I recently read a provocative article proposing that the term “diversity”—through overuse and insincere usage—has become an empty signifier for many people.
As leaders of an academic health center, we use that word a lot—from our Strategic Plan to our statement of core values to myriad corporate communications. The way to make sure that the term does not get diluted is to back it up with meaningful action.
For example, at Johns Hopkins Medicine, we recently created and filled two new executive roles: James Page as chief diversity officer and Lisa Cooper as vice president for health care equity. Additionally, we:
- Created a fund for retaining underrepresented minority faculty.
- Required that a formal search committee become part of the hiring process for every leadership position in our health system and stipulated that each member of the committee complete training in unconscious bias.
- Vastly expanded our STEM (science, technology, engineering and mathematics) internship programs for youths from low socioeconomic backgrounds and launched a new initiative to hire locally in Baltimore City.
Our commitment to diversity goes beyond whom we recruit and enroll, however. Drawing upon our racial and cultural differences is crucial to executing our mission to improve health.
We all know that social and cultural factors play a major role in health and illness. At Johns Hopkins, we drill this into trainees with the Genes to Society curriculum.
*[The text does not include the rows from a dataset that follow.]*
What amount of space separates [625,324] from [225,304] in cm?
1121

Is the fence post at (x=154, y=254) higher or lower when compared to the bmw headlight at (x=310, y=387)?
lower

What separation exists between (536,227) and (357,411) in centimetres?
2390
It is important to develop cultural competencies in care providers to help them respect patients’ values and habits, and to bridge gaps in understanding their concerns.
While racial and ethnic minorities make up 26 percent of the total U.S. population, only about 6 percent of practicing physicians and 9 percent of nurses are Latino, African-American or Native American.
In Baltimore, where 65 percent of the population is African-American and where the Latino population has increased by nearly 50 percent in the last six years, there is a similar disconnect between providers and patients.
We are in the process of building a diverse workforce capable of relating to our patients and speaking their language, both literally and figuratively. This is not just about fairness—diversity in medicine has measurable benefits.
Studies show that students trained at diverse schools are more comfortable treating patients from a wide range of ethnic backgrounds. When the physician is the same race as the patient, patients report higher levels of trust and satisfaction. The visits even last longer—by 2.2 minutes, on average. When patients enter our hospitals, they want to see staff members and physicians who resemble them.
All of this matters if we are going to start chipping away at the troubling health disparities we see in this region. Maryland has the nation’s highest median income, yet it ranks 33rd among U.S. states for geographic health disparities. White babies born in Baltimore City have a life expectancy that’s six years longer than their African-American counterparts.
We need to partner with community organizations and actively build relationships with those who may not trust the medical establishment. Another crucial step is examining our own practices to ensure we are providing the same level of care for all who enter our hospitals.
In a city with excellent health care infrastructure and two premier academic medical institutions, far too many members of our community don’t get the health care they need. Our commitment to diversity is also a pledge to change that.